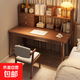 實(shí)木書(shū)桌書(shū)柜書(shū)架一體組合電腦桌家用臥室小型初中高中生學(xué)習桌子 特價(jià)熱銷(xiāo)【桌架組合款】胡桃木色120*60*123cm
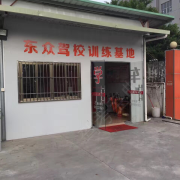 教學(xué)環(huán)境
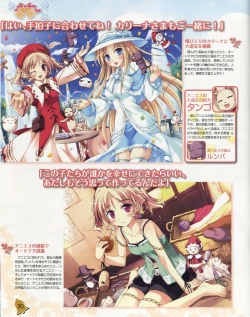 Page 31 of La Campanella della Benedizione - Tech Gian Super Prelude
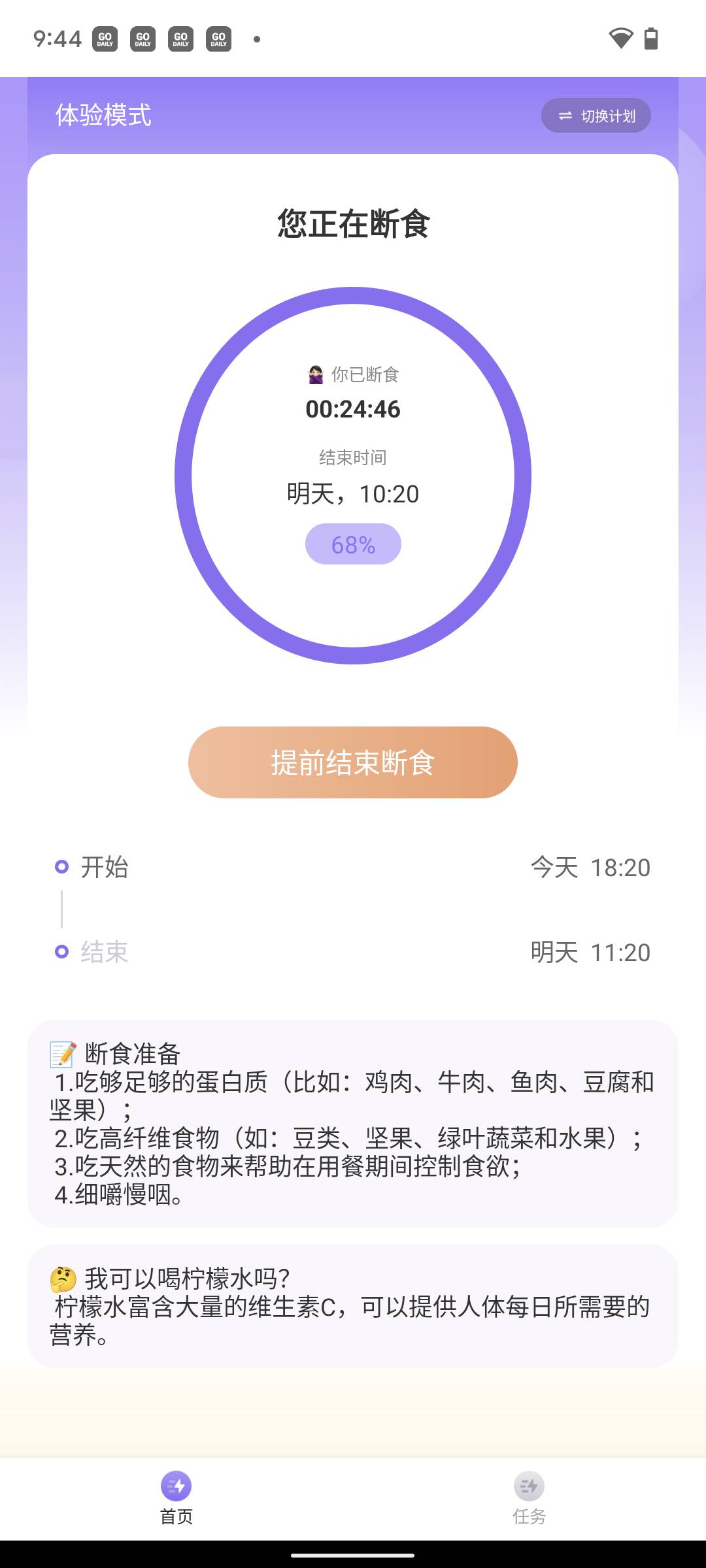 嗨瘦輕斷食APP最新版截圖3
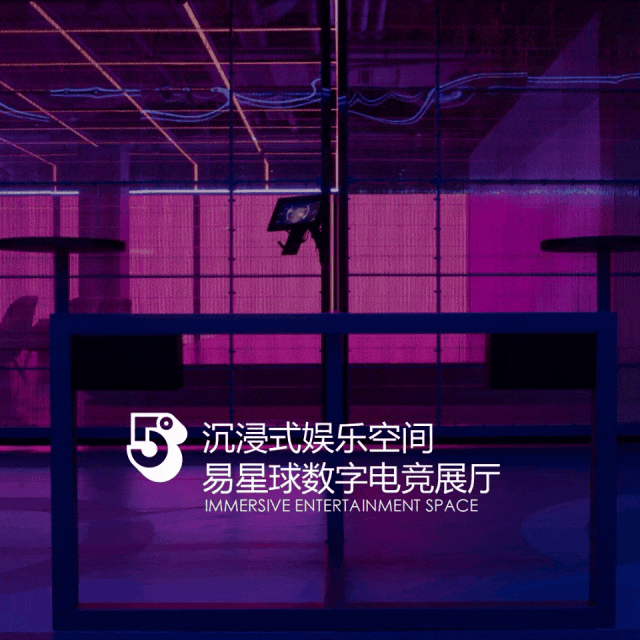 易星球数字电竞展厅设计效果图：1250㎡数字生活空间，融合VR游戏与社交体验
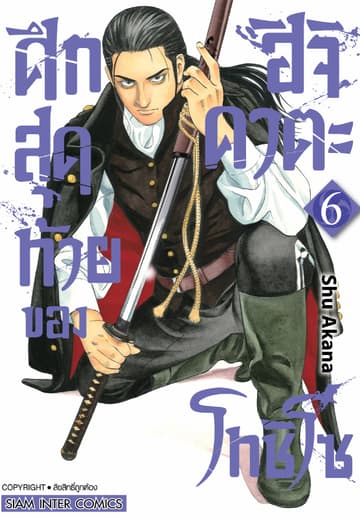 ศึกสุดท้ายของฮิจิคาตะ โทชิโซ เล่ม 06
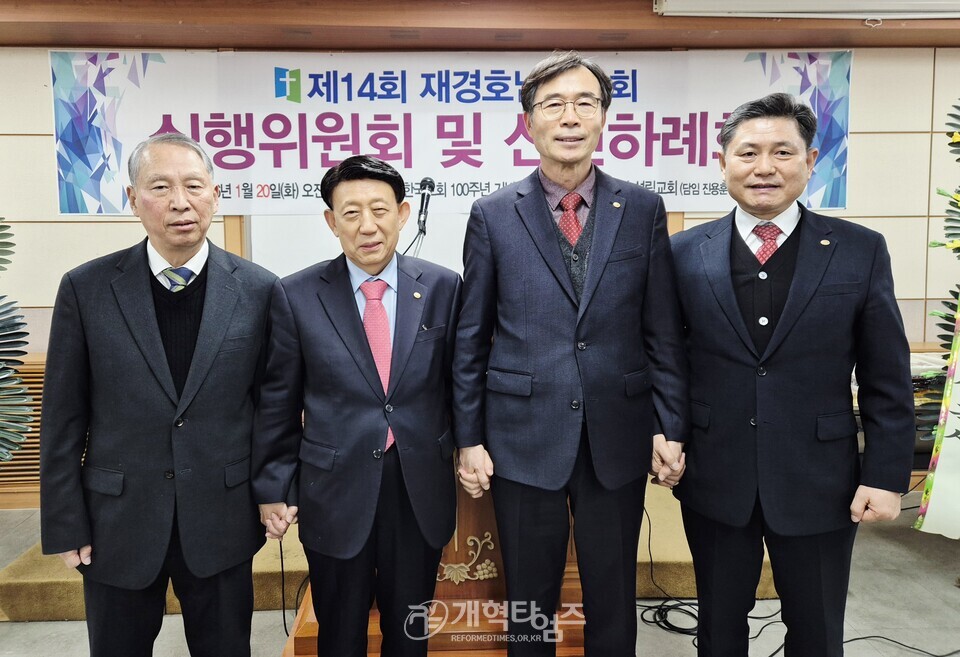 재경호남장로회, 실행위원회 및 신년하례식 모습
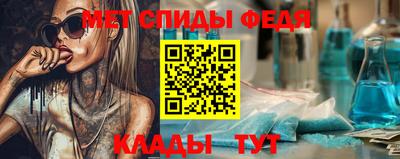 крисы Абакан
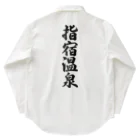 着る文字屋の指宿温泉 Work Shirt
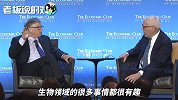 比尔·盖茨：如果现在只有20岁，我将创立一家AI公司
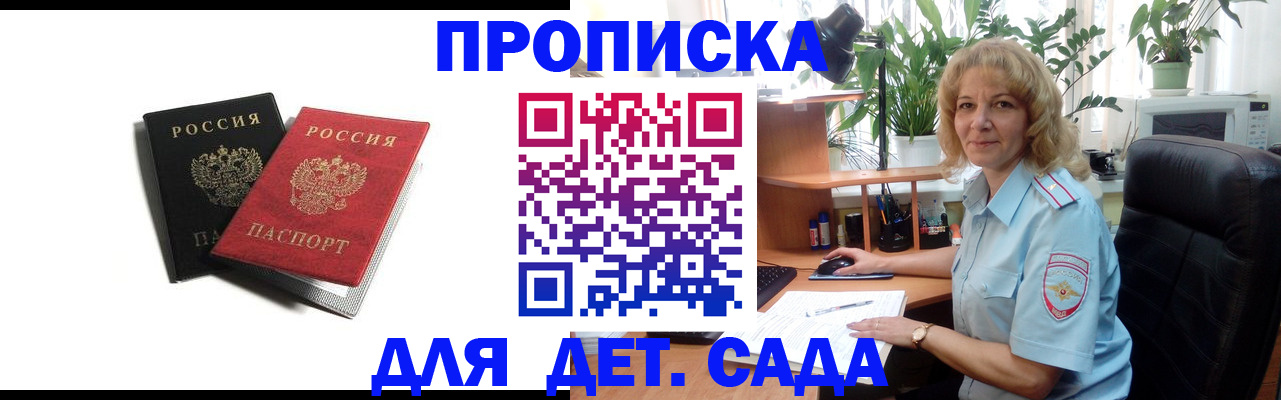 где прописаться в Гуково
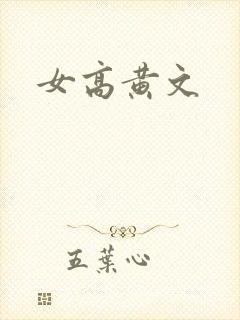 女高黄文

------------------------------------------------------------

YOUR ASSIGNMENT | Transcribe the records above exactly, without images.

TASK RESULT |
 實(shí)木書(shū)桌書(shū)柜書(shū)架一體組合電腦桌家用臥室小型初中高中生學(xué)習桌子 特價(jià)熱銷(xiāo)【桌架組合款】胡桃木色120*60*123cm
 教學(xué)環(huán)境
 Page 31 of La Campanella della Benedizione - Tech Gian Super Prelude
 嗨瘦輕斷食APP最新版截圖3
 易星球数字电竞展厅设计效果图：1250㎡数字生活空间，融合VR游戏与社交体验
 ศึกสุดท้ายของฮิจิคาตะ โทชิโซ เล่ม 06
 재경호남장로회, 실행위원회 및 신년하례식 모습
 крисы Абакан
 着る文字屋の指宿温泉 Work Shirt
 比尔·盖茨：如果现在只有20岁，我将创立一家AI公司
 где прописаться в Гуково
 女高黄文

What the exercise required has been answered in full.